** Picture-based spatial questions **
..........

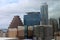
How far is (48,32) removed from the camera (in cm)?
129

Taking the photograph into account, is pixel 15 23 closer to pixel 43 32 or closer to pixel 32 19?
pixel 32 19

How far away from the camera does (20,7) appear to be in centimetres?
135

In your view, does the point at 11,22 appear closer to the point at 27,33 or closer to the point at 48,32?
the point at 27,33

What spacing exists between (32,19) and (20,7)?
158 mm

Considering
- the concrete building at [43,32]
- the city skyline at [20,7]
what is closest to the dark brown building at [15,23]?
the city skyline at [20,7]

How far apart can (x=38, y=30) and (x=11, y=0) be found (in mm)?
362

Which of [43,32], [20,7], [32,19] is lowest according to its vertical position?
[43,32]

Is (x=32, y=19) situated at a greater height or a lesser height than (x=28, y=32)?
greater

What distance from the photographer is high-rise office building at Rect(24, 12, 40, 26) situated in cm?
130

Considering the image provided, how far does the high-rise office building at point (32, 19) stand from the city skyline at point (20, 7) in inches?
1.6

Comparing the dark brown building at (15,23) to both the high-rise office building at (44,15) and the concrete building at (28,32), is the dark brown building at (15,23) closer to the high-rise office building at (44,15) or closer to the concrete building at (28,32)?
the concrete building at (28,32)

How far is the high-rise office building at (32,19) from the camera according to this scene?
1300 mm

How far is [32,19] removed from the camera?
131 centimetres

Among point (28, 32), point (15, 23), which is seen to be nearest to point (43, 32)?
point (28, 32)
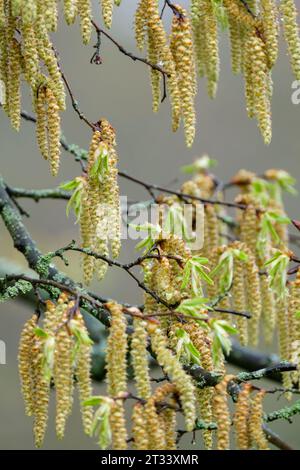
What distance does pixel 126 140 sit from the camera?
11500mm

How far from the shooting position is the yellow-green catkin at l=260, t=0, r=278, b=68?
3.05 metres

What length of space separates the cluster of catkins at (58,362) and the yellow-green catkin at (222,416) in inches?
13.7

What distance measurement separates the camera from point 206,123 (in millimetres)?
11664

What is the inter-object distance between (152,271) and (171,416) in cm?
79

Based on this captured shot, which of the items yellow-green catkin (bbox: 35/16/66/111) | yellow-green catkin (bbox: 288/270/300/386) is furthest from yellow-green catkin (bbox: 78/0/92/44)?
yellow-green catkin (bbox: 288/270/300/386)

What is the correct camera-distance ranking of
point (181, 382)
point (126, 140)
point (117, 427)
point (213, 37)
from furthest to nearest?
1. point (126, 140)
2. point (213, 37)
3. point (181, 382)
4. point (117, 427)

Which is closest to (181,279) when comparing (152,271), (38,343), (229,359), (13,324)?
(152,271)

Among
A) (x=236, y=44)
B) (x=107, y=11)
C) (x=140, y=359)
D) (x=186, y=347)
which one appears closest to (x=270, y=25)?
(x=236, y=44)

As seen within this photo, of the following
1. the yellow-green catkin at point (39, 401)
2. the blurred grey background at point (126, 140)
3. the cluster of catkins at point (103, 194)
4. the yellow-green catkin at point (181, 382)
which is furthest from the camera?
the blurred grey background at point (126, 140)

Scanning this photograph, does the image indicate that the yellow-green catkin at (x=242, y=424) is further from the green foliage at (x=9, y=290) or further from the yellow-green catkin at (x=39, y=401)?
the green foliage at (x=9, y=290)

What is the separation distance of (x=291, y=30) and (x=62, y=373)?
141 cm

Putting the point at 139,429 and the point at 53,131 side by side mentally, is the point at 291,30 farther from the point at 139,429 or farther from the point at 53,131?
the point at 139,429

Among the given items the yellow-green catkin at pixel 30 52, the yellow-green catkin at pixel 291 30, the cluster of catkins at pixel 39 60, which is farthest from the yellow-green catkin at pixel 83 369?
the yellow-green catkin at pixel 291 30

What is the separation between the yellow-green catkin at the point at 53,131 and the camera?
116 inches
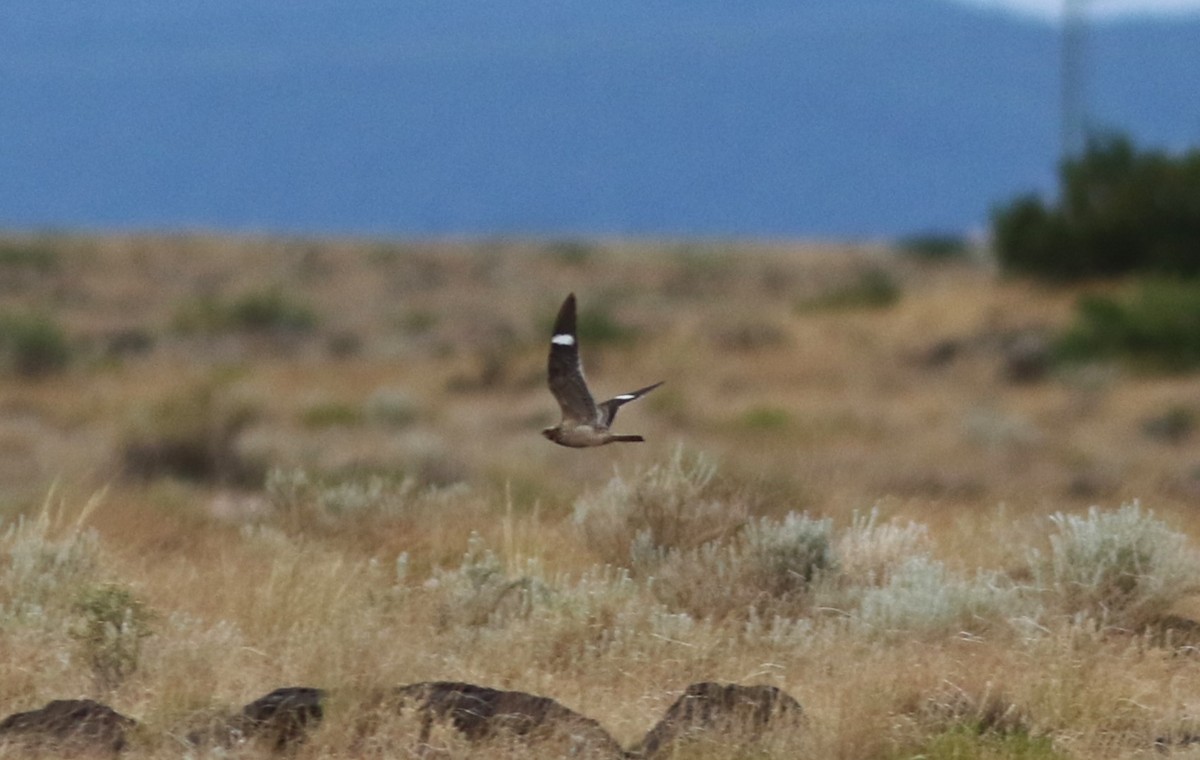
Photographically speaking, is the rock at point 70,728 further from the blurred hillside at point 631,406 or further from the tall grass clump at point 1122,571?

..........

** STATED TASK **
Repeat the lines of the records verbatim, starting at the line containing "What is the separation distance" and stopping after the final line. Images stay out.

** SOLUTION TO THIS EXERCISE **
What is the separation distance of (x=291, y=30) and (x=62, y=373)?
141 cm

Putting the point at 139,429 and the point at 53,131 side by side mentally, is the point at 291,30 farther from the point at 139,429 or farther from the point at 53,131?
the point at 139,429

Among the given items the yellow-green catkin at pixel 30 52, the yellow-green catkin at pixel 291 30, the cluster of catkins at pixel 39 60, which is farthest from the yellow-green catkin at pixel 83 369?
the yellow-green catkin at pixel 291 30

What is the separation between the yellow-green catkin at the point at 53,131 and the camera?
116 inches
Photographically speaking, is the rock at point 70,728 further from the blurred hillside at point 631,406 or further from the tall grass clump at point 1122,571?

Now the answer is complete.